[Twoje zadanie]: Przepisz bez zmian wiersze danych od wiersza zawierającego „Out of the items” (łącznie z nim) aż do samego końca danych.

[Dane źródłowe]:

>>

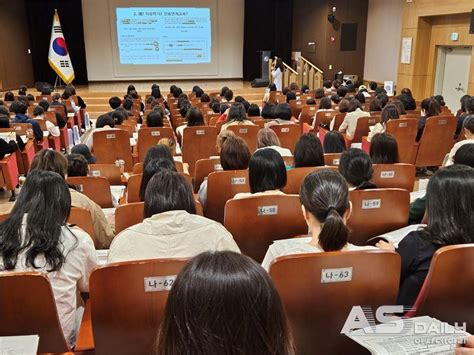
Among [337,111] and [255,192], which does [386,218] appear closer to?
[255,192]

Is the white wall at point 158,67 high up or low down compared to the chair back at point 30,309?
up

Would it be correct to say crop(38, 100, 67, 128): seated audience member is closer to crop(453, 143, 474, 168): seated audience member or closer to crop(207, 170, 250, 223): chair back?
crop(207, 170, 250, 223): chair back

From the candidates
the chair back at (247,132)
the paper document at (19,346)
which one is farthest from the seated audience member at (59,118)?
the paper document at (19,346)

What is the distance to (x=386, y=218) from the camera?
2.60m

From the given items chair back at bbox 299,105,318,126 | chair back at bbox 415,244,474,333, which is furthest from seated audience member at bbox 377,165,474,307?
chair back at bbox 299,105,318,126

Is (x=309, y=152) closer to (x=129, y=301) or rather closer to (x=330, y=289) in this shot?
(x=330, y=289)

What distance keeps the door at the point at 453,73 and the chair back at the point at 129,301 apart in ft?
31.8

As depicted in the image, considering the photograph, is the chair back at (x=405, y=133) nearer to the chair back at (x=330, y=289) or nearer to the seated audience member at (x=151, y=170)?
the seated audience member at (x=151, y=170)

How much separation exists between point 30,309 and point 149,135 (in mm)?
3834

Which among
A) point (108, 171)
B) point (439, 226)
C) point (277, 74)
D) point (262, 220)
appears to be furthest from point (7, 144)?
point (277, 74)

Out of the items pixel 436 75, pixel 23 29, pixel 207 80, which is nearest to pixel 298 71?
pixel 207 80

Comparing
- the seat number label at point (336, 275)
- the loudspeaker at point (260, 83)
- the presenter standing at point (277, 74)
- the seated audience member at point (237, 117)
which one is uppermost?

<<

[Rozwiązanie zadania]:
Out of the items pixel 436 75, pixel 23 29, pixel 207 80, which is nearest to pixel 298 71?
pixel 207 80

Comparing
- the seat number label at point (336, 275)
- the loudspeaker at point (260, 83)
- the presenter standing at point (277, 74)
- the seated audience member at point (237, 117)
which one is uppermost?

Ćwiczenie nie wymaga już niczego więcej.